**** GEGEVEN TEKST
Alleen al het feit dat Lampo in De zwanen van Stonehenge een aantal van z’n eigen boeken bespreekt moge van z’n onbescheidenheid getuige zijn. Het feit dat zelfs een – zeg ik dan in mijn eigen onbescheidenheid – geharde lezer als ik tijdens het lezen van dit boek regelmatig zijn gedachten voelde en zijn ogen zág afdwalen te midden van weer een van die onontwarbare zinnen, spreekt voor de schrijfstijl van de auteur. Maar omdat u dat laatste uiteraard niet hoeft te geloven, gooi ik er als illustratie één zin uit het eerste hoofdstuk, De vrouw die het anders zag, tegenaan (één zin, omdat ik het zin-loos vond er verder in het boek te blijven aanduiden, niet omdat ze zo zeldzaam waren): “Op een reële, aan rustige waarneming en verstandelijk overleg ontleende achtergrond had zij een intrige geprojecteerd, waarin de gebeurtenissen weliswaar niet van belang waren verstoken, maar dat toch de belangstelling van de lezer veeleer trachtte op te wekken door innerlijke bewogenheden en de hieruit voortspruitende nieuwsgierigheid te bevredigen door de zielkundige motivering van wat er bij de optredende personages omging.” Niet dat dat met een beetje geduld niet te begrijpen valt, maar ik heb net niet genoeg geduld om gedurende een half jaar op één boek te kauwen, vooral als ik – zoals met dit bij Meulenhoff in 1972 uitgegeven en minstens tot in 1983 (want da’s het jaar waaruit mijn exemplaar dateert) regelmatig herdrukte boek – niet verwacht na een kleine vierhonderd bladzijden echt wijzer, of er zelfs maar uit wijs, geworden te zijn. Een veronderstelling waartoe de combinatie van ondertitel, tekst op de achterflap en inhoudstafel me alle reden gaf. Ondertitel: “Een leesboek over magisch-realisme en fantastische literatuur”. (Uit de) tekst op de achterflap: “(…) eerder een roman over zijn ervaringen met de zo vaak onderschatte auteurs uit het fantastische genre, dan een essay”. (Uit de) inhoudstafel: Parsifal en de Heilige Graal, de Visserskoning, E. Th. A. Hoffmann, Monsieur Jourdain, Gustav Meyrink, Franz Kafka, Hermann Kasack, Haggard Rides Again, Arthur Machen, Howard Phillips Lovecraft, Jean Ray.
********
OPGAVE A: Bij welke uitgeverij en in welk jaar verscheen De zwanen van Stonehenge volgens de gegeven tekst?
**** TAAKGEGEVENS
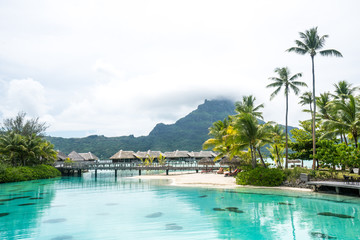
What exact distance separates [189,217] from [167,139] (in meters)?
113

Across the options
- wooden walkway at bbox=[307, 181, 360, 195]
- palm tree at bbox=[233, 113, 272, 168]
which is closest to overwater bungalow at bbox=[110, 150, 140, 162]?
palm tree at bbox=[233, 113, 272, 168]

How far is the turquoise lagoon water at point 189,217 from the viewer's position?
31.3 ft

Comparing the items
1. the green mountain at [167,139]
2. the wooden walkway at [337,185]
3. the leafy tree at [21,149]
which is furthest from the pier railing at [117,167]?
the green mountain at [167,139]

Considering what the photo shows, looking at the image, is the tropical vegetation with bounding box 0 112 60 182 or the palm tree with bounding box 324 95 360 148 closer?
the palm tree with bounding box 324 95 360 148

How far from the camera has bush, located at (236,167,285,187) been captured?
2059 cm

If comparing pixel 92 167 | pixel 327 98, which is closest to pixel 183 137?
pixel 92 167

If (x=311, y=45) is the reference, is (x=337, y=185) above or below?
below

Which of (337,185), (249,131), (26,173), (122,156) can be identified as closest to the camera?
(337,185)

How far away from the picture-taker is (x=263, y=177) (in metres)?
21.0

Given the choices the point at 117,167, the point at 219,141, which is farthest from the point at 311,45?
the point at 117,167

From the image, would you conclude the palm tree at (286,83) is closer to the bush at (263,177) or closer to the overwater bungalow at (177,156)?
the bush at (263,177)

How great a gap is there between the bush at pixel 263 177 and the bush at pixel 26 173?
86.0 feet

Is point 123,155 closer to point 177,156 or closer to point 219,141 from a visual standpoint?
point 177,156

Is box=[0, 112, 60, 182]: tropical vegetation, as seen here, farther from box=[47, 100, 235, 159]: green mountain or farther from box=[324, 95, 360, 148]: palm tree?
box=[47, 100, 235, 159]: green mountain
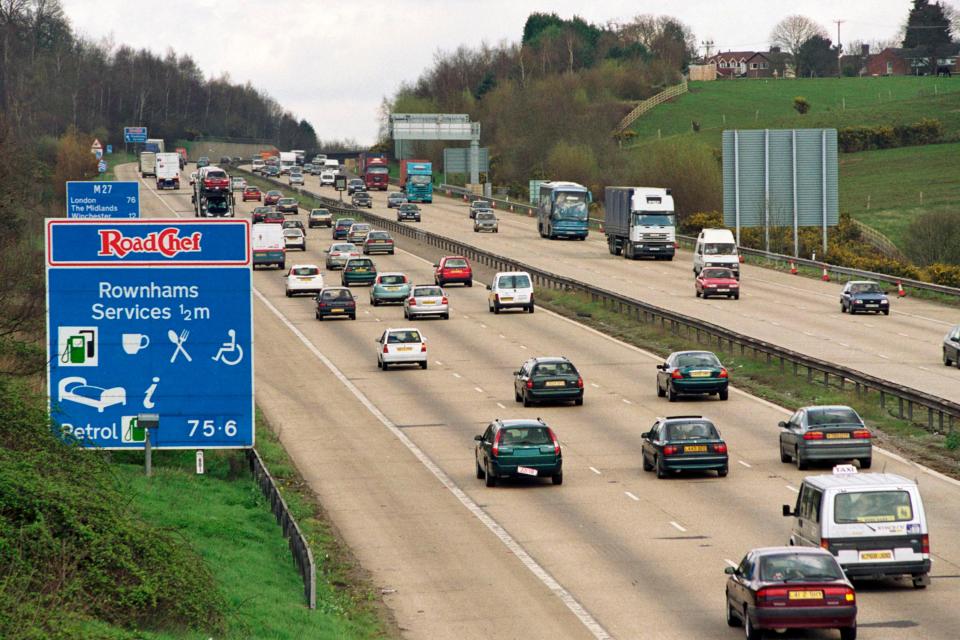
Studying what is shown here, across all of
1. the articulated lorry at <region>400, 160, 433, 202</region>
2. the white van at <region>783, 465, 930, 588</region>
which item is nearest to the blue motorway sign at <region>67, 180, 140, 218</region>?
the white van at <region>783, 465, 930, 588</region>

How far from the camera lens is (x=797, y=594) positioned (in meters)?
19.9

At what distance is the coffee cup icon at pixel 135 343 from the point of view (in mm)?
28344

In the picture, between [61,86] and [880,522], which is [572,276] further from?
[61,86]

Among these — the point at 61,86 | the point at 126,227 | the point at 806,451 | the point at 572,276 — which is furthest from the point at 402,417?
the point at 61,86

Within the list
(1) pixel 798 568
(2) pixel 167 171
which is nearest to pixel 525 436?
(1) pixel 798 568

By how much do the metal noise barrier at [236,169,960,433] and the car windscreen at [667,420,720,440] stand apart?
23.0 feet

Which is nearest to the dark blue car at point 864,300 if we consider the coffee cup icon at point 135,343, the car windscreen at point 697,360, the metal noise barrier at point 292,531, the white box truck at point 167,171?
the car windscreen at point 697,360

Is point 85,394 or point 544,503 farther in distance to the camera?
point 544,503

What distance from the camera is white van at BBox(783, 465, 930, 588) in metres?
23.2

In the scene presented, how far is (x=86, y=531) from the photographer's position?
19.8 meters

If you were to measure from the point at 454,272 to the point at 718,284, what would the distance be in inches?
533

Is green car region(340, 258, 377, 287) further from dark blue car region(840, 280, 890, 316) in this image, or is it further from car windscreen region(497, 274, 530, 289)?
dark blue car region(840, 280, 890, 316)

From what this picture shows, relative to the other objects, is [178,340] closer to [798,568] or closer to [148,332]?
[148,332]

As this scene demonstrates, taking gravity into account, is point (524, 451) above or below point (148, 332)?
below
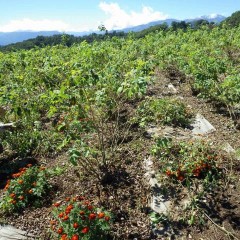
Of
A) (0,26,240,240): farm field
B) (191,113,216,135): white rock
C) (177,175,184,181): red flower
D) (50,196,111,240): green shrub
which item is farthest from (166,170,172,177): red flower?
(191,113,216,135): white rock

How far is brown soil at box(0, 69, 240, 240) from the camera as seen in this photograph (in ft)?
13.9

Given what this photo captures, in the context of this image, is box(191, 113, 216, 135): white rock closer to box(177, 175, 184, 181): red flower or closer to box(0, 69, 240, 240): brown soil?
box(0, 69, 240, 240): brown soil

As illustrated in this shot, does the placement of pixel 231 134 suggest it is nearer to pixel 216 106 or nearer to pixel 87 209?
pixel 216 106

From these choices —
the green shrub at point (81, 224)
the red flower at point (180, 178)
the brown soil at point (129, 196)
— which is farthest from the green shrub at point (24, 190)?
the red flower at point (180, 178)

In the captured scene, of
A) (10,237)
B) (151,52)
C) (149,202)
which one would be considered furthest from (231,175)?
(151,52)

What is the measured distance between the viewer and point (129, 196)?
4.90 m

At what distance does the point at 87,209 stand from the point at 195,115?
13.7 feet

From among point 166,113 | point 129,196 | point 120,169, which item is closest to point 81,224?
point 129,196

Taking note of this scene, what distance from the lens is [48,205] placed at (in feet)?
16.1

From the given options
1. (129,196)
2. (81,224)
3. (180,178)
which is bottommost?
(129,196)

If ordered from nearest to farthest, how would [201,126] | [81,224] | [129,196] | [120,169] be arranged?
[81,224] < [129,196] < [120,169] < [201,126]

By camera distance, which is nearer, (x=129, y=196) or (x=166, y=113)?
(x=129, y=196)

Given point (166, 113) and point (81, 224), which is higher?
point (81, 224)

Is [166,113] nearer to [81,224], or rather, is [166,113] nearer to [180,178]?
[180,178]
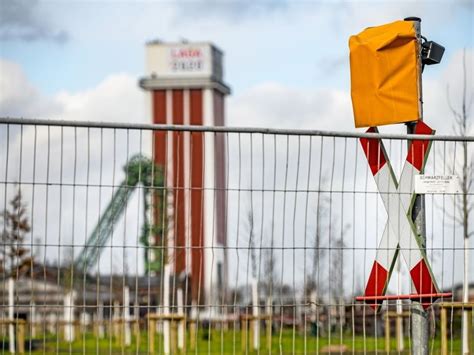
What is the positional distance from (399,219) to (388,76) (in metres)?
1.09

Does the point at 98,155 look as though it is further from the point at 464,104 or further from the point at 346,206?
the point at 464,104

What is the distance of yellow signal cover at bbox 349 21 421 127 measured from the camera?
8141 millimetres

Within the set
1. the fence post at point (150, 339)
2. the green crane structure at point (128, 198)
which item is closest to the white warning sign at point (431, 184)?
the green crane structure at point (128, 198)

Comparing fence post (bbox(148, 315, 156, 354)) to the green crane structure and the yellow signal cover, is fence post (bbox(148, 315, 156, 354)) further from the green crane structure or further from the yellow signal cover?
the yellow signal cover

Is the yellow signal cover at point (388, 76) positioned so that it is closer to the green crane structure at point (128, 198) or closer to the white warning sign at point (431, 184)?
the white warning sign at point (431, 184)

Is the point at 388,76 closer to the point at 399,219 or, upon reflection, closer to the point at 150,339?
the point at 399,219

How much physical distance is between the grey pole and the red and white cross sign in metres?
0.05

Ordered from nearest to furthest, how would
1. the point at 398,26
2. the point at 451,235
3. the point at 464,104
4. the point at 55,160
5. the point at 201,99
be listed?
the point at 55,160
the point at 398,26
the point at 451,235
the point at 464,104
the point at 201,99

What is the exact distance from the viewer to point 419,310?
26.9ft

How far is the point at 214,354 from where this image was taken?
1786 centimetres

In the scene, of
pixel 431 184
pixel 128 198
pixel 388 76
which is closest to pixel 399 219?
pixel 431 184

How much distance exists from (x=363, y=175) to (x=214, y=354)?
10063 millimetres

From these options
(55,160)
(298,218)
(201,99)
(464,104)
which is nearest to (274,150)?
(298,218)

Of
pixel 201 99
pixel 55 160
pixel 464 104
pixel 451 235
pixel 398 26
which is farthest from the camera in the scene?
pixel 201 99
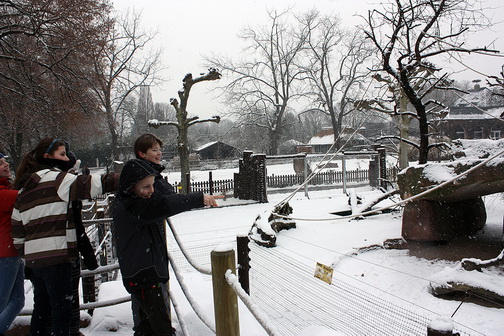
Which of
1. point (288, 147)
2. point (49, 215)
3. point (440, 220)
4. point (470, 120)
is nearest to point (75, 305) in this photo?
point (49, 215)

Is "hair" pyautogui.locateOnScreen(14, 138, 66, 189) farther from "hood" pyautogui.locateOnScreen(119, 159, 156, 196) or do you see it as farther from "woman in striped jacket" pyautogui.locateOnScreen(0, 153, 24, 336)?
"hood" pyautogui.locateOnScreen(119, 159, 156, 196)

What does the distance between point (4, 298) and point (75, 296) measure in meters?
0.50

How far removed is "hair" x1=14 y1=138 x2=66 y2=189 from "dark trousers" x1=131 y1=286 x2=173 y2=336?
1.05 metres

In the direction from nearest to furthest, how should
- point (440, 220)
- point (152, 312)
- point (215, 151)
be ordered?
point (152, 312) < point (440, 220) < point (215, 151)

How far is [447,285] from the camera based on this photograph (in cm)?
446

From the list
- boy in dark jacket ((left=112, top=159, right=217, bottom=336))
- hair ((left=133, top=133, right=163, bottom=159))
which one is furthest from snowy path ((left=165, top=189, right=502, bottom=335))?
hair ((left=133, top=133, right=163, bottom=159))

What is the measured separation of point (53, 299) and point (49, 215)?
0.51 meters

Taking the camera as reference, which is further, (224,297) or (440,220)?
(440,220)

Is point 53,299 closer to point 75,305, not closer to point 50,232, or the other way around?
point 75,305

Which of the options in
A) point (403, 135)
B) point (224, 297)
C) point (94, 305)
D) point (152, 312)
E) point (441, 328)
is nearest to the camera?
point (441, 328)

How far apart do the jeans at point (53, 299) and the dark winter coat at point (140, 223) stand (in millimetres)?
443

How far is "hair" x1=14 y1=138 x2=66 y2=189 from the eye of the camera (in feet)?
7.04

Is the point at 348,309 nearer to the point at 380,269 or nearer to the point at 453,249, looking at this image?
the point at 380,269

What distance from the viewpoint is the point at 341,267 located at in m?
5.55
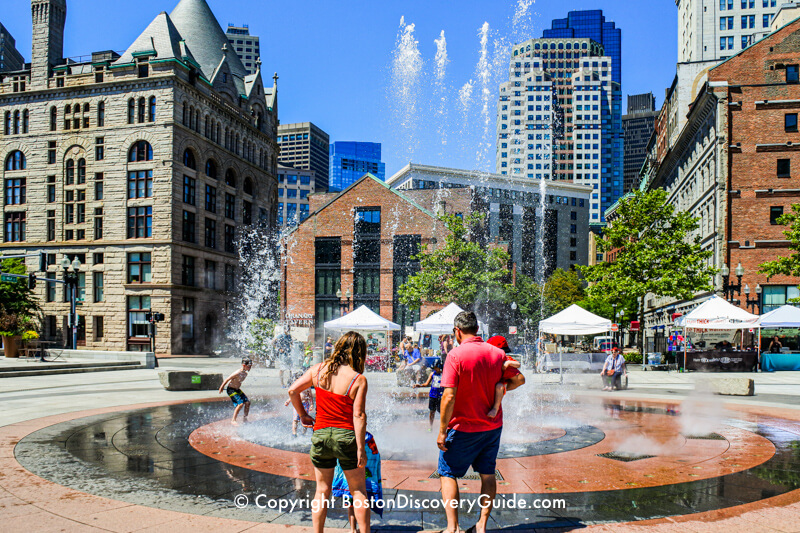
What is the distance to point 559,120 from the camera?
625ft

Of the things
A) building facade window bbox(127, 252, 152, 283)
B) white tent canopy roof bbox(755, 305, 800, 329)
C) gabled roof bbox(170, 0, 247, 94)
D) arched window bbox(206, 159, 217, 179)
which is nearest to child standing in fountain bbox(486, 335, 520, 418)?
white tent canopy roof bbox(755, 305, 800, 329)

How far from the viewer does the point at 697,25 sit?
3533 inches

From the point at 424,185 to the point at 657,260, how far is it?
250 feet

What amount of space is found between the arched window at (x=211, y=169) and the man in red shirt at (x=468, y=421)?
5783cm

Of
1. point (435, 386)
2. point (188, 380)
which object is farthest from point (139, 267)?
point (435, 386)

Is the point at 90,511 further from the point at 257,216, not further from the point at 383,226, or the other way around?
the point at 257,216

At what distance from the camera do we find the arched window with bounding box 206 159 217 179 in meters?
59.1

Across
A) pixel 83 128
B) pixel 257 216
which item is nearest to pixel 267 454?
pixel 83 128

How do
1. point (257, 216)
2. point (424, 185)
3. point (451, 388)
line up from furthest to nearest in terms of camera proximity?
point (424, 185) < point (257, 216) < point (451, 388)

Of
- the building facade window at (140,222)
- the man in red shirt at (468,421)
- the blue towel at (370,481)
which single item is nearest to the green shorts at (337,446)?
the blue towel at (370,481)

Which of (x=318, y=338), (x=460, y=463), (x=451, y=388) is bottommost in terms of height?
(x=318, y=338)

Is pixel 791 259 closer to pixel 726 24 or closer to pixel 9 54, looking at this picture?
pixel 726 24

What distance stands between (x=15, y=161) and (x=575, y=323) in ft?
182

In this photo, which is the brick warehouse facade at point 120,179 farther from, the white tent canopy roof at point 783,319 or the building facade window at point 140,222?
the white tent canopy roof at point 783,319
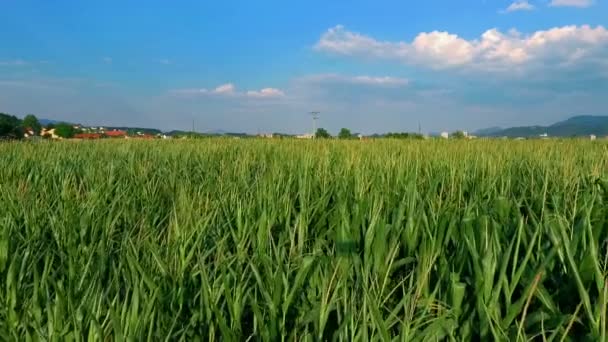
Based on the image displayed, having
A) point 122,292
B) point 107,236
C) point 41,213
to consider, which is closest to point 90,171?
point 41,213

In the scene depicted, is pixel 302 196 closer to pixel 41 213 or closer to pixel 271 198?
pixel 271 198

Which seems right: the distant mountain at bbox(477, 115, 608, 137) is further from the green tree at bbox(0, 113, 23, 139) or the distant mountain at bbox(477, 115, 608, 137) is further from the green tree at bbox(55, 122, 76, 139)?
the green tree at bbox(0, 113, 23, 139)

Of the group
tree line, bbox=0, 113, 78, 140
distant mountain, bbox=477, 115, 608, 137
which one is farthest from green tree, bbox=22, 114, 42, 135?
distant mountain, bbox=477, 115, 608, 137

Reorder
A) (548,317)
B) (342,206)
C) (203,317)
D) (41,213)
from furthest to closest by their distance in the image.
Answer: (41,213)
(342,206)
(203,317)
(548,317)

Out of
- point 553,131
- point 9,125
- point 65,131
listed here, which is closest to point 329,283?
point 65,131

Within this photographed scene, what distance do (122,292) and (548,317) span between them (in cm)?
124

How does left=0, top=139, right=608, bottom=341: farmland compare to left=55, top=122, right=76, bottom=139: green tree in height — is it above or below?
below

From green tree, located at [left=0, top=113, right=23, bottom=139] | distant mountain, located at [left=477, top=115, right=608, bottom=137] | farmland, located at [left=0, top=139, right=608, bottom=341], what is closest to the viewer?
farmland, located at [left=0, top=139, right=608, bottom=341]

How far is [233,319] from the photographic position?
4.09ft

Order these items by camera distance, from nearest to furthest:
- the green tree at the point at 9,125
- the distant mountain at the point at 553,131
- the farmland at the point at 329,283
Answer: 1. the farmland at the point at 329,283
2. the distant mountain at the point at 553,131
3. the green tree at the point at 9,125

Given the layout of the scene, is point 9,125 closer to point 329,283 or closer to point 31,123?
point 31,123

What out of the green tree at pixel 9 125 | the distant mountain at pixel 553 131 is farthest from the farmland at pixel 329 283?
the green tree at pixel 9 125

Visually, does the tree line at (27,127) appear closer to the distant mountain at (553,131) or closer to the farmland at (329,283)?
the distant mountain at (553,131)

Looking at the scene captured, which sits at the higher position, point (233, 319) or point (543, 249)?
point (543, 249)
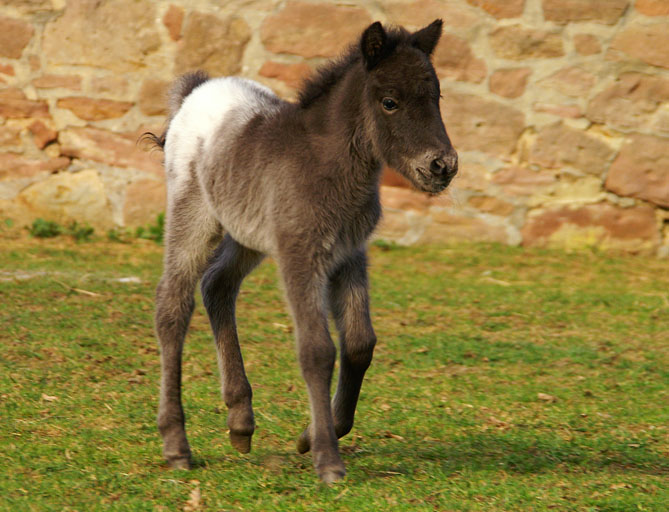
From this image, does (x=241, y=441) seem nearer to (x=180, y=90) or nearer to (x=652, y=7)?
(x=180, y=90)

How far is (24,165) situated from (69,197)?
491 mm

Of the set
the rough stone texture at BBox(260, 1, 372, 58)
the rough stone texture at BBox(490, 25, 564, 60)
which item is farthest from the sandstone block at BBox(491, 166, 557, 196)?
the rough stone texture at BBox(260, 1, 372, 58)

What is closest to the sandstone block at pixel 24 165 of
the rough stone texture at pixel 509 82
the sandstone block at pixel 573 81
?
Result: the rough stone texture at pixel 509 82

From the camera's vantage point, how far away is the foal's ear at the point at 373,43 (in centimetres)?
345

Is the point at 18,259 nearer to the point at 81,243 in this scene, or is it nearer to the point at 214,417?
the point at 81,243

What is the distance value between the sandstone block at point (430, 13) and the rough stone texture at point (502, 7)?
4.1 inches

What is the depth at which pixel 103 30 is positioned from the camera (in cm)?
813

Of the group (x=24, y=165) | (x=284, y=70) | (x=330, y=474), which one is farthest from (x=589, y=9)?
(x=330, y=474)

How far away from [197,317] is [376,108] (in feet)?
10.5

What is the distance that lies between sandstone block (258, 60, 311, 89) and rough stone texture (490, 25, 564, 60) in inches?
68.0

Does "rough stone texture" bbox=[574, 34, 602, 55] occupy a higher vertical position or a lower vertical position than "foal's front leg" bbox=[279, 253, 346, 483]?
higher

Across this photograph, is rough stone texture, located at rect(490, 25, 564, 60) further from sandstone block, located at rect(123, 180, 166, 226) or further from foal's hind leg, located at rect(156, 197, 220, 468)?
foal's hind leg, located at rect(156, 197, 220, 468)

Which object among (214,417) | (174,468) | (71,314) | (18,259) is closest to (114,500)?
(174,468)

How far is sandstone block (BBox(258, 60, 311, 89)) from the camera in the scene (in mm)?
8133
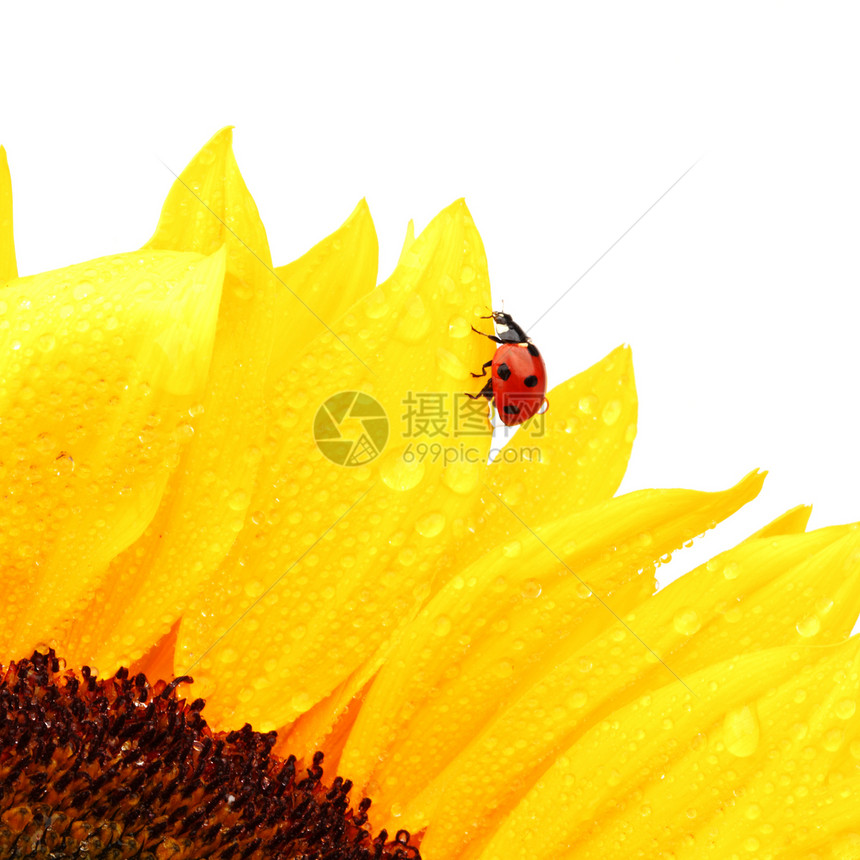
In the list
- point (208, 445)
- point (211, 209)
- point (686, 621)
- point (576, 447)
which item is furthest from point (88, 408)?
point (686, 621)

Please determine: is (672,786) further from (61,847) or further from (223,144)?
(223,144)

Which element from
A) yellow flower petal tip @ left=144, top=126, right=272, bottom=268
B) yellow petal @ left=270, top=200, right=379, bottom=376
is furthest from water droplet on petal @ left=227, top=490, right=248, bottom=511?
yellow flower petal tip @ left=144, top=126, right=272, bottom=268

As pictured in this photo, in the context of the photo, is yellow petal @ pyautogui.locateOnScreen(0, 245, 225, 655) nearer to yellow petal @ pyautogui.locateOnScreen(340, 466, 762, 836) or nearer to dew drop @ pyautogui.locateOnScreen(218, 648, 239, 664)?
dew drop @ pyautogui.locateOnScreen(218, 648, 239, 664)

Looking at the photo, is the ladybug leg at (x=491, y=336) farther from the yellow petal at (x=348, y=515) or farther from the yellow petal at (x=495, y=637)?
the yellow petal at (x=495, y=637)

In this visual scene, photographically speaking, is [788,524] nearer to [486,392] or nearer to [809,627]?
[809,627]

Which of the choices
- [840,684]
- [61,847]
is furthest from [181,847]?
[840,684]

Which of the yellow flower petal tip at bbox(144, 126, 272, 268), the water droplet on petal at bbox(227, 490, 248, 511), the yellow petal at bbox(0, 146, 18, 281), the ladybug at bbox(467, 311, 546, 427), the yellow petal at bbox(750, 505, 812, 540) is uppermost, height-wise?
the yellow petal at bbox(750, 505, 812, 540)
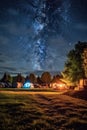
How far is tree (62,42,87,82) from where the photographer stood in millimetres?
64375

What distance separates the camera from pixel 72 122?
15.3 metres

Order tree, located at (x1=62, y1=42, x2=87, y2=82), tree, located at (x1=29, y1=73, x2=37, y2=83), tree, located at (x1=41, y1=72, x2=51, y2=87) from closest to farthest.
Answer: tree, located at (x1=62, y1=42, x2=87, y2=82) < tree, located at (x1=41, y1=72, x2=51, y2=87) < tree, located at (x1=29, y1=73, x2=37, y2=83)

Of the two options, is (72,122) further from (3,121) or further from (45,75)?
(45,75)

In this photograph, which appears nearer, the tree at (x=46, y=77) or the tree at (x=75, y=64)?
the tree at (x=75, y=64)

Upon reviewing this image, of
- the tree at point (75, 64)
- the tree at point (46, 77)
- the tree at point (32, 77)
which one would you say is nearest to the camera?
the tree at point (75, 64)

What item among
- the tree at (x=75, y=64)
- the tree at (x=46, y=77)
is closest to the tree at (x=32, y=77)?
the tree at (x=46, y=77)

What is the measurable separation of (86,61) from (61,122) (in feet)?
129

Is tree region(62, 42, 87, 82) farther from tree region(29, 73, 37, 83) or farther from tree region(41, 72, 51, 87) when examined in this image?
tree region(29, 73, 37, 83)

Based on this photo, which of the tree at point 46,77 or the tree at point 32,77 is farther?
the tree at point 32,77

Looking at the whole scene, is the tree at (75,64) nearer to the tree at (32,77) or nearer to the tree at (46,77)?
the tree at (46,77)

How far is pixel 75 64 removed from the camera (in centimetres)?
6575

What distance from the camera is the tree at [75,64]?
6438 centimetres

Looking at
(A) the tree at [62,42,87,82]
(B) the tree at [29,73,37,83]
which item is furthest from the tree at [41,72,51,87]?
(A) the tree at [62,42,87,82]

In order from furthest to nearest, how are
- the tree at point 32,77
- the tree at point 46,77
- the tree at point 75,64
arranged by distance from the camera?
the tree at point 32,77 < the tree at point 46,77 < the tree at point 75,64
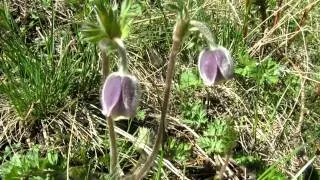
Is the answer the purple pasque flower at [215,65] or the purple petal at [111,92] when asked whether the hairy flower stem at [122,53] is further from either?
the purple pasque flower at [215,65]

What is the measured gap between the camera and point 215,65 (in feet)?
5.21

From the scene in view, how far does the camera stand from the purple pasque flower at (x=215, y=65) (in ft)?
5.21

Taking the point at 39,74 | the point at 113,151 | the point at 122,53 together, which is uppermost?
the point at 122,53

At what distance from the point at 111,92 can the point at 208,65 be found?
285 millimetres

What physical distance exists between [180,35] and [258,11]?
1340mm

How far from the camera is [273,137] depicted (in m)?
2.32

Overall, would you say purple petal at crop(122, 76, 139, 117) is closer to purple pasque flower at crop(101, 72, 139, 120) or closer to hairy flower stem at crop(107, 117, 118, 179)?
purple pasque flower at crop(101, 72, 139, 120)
********
OPGAVE B: Filter de records en neem alsjeblieft elke regel over waarin het woord "exists" voorkomt.

ANTWOORD A: Bij Meulenhoff, in 1972.

ANTWOORD B:
How much distance exists from (x=363, y=175) to (x=214, y=354)?
What physical distance exists between [180,35] and [258,11]?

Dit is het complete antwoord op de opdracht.